Les ex-chefs d’états- major, respectivement de l’armée et de la présidence, se sont en effet autoproclamés tuteurs du peuple mauritanien. En outrepassant le consensus démocratique, ils se sont montrés sur leur vraie nature d’aventuriers.
Quant à notre opposition et son président, aveuglé par son mal de gouvernance, ils savent très bien qu’on a compris qu’ils sont prêts à accepter de jouer les supplétifs pour un triumvir de généraux en mal de légitimité.
Cela dit, rien n’est définitif jusqu’à présent. Les condamnations fusent à travers le monde. De l’Amérique à l’Europe, en passant par l’Union africaine, tout le monde est unanime pour condamner cette prise de pouvoir par la force.
Cependant, le rôle décisif doit-être celui du peuple mauritanien.
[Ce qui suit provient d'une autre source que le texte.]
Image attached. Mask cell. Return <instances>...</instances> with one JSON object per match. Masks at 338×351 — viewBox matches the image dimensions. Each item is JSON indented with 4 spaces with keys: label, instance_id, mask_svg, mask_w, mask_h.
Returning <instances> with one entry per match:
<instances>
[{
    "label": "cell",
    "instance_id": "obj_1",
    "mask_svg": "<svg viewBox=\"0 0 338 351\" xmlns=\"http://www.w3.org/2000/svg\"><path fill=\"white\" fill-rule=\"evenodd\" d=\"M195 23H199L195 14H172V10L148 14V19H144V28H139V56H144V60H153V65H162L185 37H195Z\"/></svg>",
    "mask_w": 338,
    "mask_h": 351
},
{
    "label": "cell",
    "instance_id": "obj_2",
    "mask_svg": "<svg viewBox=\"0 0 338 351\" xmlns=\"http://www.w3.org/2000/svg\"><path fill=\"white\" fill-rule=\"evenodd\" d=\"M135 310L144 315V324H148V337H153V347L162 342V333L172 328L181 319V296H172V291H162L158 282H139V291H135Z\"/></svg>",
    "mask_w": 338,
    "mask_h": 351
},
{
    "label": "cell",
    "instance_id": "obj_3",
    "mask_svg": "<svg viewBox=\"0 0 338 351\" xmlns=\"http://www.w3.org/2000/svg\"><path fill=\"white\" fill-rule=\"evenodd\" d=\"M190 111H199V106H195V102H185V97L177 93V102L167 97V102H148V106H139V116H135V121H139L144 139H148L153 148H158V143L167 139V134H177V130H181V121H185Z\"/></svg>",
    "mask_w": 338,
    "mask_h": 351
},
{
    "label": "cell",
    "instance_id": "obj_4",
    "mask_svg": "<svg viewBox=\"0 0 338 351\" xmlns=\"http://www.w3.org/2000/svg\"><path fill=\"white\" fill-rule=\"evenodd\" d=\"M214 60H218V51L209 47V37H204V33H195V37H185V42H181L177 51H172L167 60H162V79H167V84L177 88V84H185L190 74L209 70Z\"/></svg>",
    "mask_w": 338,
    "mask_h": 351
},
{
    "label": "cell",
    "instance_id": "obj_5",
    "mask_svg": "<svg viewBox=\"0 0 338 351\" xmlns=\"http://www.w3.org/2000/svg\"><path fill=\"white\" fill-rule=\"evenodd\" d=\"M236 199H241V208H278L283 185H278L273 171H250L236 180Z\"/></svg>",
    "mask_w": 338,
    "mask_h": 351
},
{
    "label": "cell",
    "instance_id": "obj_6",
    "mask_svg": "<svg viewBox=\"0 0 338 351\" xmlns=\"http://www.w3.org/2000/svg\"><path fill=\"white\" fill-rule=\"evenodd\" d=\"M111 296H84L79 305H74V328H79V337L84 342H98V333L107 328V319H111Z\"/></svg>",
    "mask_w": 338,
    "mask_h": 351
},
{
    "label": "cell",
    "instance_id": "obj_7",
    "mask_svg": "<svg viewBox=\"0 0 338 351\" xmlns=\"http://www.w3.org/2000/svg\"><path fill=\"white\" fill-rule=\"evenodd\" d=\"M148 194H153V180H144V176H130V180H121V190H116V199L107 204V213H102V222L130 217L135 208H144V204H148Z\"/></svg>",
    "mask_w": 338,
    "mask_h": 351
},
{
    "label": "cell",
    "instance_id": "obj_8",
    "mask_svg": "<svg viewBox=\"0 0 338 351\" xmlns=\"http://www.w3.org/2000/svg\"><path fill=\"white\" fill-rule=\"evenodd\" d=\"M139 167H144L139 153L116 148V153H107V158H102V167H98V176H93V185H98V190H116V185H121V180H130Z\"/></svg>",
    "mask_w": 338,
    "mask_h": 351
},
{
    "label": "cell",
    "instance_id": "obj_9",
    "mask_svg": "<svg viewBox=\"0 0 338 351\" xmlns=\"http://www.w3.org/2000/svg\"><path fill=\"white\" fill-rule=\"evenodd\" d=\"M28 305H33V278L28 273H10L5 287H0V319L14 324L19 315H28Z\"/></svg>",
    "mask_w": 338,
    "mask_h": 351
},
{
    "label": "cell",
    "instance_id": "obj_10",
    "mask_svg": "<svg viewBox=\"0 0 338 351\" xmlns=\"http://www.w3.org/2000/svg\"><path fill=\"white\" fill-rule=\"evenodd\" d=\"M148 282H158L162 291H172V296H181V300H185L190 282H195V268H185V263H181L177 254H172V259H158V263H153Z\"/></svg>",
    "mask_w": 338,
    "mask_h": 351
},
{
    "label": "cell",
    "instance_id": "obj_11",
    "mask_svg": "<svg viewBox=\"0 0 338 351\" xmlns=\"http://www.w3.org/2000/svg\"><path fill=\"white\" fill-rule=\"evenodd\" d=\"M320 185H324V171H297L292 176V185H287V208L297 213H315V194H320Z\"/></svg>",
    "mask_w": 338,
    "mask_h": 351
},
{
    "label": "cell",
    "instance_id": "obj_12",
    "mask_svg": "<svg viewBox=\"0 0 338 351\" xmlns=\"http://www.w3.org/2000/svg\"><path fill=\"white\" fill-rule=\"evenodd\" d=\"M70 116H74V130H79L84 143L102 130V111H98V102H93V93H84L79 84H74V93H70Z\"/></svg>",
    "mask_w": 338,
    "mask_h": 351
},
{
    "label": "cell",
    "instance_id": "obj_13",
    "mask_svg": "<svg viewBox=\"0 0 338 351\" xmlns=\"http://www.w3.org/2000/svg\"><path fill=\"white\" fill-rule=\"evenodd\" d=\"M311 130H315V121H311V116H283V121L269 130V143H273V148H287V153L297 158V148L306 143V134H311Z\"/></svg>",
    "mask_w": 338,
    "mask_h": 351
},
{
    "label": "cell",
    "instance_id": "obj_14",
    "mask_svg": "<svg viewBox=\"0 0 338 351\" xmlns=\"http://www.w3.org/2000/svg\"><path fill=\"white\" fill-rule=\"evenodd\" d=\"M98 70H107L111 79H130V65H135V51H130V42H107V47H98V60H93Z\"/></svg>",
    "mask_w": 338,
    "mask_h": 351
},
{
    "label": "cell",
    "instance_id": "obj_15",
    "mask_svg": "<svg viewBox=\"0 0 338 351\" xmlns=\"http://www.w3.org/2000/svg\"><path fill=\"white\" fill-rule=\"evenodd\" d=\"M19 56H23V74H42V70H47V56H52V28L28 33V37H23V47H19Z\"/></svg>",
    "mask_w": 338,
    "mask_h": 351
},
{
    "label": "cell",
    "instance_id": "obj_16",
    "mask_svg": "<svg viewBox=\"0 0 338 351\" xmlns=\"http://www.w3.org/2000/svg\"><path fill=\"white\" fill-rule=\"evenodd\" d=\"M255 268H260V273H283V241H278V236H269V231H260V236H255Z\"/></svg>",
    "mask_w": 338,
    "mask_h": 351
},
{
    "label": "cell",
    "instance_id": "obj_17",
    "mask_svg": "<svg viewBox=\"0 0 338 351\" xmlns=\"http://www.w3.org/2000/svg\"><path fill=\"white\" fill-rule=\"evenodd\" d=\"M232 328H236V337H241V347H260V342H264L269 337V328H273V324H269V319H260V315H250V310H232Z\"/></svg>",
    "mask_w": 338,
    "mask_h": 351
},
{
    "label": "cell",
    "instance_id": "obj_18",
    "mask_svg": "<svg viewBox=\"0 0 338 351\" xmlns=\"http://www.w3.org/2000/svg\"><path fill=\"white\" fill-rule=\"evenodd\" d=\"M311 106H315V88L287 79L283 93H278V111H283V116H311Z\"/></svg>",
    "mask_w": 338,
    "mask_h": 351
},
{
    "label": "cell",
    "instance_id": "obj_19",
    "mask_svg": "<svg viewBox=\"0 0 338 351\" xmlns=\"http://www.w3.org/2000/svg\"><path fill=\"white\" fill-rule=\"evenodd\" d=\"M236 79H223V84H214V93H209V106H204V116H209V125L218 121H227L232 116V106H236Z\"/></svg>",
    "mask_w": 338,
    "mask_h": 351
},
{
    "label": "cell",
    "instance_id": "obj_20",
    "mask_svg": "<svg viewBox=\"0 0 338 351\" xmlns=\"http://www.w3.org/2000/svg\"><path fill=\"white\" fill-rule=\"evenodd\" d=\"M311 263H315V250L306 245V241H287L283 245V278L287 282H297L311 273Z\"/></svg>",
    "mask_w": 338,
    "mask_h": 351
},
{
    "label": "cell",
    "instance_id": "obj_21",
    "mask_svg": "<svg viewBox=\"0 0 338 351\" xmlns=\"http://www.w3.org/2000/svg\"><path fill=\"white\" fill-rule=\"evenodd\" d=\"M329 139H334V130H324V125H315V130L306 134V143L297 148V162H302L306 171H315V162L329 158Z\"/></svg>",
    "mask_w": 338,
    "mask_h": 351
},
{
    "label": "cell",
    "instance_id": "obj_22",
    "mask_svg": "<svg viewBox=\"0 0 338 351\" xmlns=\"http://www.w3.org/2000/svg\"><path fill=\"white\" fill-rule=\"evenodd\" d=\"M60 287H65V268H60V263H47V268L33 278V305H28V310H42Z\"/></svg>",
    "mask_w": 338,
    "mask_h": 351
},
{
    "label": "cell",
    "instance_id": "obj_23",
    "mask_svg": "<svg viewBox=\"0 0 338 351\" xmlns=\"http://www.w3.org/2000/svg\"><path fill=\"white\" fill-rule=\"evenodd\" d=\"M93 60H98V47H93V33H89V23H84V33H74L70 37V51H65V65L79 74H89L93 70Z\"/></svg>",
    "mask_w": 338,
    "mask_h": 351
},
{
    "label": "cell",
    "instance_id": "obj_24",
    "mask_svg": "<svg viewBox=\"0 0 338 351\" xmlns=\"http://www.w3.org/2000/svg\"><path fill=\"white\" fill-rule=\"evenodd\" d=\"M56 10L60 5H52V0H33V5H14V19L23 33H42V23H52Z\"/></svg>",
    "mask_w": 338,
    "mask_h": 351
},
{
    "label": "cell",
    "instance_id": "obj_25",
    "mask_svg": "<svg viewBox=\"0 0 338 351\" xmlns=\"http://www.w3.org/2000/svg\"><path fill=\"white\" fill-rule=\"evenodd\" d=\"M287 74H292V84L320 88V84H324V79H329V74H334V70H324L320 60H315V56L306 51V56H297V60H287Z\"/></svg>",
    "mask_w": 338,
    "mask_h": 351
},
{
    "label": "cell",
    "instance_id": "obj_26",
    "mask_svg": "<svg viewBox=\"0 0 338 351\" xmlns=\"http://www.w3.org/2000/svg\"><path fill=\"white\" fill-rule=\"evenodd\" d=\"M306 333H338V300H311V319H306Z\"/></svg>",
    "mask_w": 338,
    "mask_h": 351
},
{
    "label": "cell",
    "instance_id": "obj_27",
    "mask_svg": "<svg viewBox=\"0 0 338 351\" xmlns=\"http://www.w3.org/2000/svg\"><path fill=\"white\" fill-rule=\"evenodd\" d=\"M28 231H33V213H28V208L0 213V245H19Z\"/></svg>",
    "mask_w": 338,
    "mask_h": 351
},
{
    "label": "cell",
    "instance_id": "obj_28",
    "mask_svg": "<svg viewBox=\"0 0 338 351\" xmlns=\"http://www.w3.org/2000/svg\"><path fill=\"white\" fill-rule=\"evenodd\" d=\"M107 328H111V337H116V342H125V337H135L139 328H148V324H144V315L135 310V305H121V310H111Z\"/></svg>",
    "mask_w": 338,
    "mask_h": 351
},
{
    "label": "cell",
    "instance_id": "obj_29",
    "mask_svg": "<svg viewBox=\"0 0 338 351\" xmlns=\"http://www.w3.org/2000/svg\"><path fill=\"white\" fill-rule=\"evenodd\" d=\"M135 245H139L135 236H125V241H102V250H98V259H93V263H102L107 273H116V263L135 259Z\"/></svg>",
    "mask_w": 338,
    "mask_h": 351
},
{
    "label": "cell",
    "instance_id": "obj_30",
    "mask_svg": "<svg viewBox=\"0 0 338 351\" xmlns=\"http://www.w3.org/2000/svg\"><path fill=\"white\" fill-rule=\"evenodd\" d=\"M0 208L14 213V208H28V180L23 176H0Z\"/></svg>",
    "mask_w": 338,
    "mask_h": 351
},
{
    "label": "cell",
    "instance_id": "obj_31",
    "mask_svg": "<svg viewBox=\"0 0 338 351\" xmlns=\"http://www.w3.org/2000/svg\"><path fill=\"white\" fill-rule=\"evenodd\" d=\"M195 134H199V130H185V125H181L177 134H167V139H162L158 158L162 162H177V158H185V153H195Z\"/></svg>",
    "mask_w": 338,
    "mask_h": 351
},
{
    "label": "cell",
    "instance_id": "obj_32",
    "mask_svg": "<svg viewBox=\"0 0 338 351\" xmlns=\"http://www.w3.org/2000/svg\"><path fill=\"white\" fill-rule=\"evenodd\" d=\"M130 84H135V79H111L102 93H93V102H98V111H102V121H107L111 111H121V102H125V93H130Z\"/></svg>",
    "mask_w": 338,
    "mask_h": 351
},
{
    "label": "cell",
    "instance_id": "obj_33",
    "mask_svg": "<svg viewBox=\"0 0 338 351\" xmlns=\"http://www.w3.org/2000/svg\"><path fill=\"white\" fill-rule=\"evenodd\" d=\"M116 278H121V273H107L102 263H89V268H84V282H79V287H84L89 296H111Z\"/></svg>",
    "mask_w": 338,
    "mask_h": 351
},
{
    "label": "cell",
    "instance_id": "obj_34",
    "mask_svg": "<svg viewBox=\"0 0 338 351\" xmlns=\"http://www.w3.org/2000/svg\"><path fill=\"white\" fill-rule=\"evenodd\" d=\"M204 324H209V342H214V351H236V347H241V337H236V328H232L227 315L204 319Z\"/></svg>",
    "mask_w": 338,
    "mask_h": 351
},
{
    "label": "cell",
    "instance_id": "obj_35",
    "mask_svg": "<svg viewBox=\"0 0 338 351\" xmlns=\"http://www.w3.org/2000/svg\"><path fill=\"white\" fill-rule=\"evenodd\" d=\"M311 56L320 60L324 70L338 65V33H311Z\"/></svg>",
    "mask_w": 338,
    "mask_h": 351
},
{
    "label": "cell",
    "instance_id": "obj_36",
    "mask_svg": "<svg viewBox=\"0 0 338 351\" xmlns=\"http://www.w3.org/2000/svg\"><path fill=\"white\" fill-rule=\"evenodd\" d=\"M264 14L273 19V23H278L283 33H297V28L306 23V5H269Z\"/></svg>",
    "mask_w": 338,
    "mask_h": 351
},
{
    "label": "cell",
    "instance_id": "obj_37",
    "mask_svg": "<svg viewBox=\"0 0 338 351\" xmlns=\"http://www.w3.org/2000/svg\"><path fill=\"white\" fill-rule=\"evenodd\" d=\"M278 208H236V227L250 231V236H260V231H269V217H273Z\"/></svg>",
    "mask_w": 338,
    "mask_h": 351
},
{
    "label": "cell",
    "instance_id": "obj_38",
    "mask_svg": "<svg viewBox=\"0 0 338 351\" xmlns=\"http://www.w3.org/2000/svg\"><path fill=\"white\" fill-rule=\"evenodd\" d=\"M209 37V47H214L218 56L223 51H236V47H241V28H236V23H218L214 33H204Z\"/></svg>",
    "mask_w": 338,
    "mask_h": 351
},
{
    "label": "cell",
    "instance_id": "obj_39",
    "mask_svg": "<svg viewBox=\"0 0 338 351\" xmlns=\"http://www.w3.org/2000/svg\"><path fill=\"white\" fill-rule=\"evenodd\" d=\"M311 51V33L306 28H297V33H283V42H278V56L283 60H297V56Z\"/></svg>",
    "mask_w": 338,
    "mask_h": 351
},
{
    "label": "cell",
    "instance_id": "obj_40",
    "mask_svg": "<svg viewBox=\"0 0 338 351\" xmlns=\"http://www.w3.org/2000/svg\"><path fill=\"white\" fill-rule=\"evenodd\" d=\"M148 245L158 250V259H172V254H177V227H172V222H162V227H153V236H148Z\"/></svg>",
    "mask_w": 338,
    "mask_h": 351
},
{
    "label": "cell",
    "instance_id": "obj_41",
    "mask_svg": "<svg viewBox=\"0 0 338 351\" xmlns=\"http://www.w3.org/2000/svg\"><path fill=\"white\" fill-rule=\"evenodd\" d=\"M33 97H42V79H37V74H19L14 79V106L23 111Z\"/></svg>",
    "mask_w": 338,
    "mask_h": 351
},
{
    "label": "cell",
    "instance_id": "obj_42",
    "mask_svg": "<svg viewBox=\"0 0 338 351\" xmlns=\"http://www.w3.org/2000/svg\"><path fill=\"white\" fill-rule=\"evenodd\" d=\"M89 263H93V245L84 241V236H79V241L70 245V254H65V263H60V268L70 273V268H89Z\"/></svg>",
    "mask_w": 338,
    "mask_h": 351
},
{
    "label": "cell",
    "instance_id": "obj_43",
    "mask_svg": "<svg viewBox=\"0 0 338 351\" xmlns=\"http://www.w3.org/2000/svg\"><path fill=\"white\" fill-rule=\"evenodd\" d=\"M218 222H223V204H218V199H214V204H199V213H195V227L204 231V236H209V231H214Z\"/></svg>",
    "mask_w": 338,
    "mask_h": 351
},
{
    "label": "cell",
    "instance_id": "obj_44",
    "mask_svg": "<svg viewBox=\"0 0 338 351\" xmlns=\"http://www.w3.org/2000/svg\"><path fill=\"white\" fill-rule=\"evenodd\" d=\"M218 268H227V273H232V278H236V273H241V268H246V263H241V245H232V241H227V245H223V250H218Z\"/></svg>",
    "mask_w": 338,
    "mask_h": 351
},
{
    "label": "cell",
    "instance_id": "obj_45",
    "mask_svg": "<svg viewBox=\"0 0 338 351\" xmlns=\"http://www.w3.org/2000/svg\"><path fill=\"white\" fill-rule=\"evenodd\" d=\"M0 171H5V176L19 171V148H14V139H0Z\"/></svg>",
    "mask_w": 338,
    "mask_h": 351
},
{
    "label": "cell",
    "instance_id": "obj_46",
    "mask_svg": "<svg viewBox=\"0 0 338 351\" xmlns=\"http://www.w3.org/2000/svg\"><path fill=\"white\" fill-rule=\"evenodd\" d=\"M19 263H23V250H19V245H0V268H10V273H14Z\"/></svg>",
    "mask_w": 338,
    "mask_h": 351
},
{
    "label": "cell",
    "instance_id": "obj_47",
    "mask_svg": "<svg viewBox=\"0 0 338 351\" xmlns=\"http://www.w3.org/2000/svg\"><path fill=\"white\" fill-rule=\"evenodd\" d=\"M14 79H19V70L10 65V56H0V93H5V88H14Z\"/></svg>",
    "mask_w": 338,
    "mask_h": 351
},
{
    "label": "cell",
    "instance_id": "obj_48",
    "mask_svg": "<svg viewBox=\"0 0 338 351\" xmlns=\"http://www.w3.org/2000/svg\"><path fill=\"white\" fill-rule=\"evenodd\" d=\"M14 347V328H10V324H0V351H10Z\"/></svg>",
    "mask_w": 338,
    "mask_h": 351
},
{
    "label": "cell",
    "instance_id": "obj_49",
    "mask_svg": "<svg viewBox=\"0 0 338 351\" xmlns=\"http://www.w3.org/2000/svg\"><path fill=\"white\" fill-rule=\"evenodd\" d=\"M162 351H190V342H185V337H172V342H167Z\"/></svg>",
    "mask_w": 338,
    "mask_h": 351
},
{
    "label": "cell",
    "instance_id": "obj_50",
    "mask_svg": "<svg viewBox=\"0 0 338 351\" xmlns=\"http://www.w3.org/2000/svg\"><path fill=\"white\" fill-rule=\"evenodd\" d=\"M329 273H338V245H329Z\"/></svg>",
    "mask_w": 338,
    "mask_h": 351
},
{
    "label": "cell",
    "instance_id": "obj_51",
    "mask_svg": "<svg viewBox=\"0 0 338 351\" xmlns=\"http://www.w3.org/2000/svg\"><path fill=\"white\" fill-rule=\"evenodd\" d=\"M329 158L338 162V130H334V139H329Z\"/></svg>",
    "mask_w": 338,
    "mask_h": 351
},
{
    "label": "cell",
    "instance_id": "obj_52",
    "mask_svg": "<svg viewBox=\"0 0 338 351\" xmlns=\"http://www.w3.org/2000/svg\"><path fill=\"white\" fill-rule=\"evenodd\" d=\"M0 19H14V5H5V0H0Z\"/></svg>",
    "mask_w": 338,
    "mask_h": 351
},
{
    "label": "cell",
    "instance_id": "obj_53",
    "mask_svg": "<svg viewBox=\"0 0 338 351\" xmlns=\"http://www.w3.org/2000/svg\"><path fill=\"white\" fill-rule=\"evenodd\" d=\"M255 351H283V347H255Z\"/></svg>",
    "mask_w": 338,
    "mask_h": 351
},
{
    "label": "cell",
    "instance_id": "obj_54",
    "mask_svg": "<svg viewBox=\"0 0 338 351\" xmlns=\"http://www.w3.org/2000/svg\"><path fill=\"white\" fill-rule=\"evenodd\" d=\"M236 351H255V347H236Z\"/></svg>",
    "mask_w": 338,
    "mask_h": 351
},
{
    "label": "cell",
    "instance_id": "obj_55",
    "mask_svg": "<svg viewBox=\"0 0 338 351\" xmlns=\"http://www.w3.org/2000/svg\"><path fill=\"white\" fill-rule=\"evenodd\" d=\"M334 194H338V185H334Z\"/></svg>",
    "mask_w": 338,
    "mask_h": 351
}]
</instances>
Les acquis sont, cette fois-ci, grands et les enjeux suffisamment importants pour être défendus corps et âme.
Les forces vives du pays doivent se mobiliser pour défendre la légitimité et le droit.
Etre du cote des ces putschistes professionnels, c’est s’exclure définitivement du champ démocratique.
En se regroupant derrière le camp de la légitimité, on obligera les militaires à rendre aux mauritaniens leur président ainsi que leurs instituions.
Le cout d’une nouvelle aventure dont les issues sont incertaines sera lourd à supporter par un peuple déjà meurtri par deux conjectures, nationale et internationale, particulièrement difficiles.
Défendre le président Sidi aujourd’hui c’est défendre la démocratie.
Défendre le président Sidi c’est éviter le cercle vicieux des coups d’états et leur loge de conseils d’opérettes sans fins qui ont fait sombrer les pays africains dans la détresse et la misère.
Défendre le président Sidi c’est refuser le retour à la case départ. Une case qui a failli nous être fatale.
Pour défendre le président Sidi, il suffit de descendre dans la rue et manifester son refus du fait accompli. C’est maintenant, ou jamais, qu’il faut dire NON.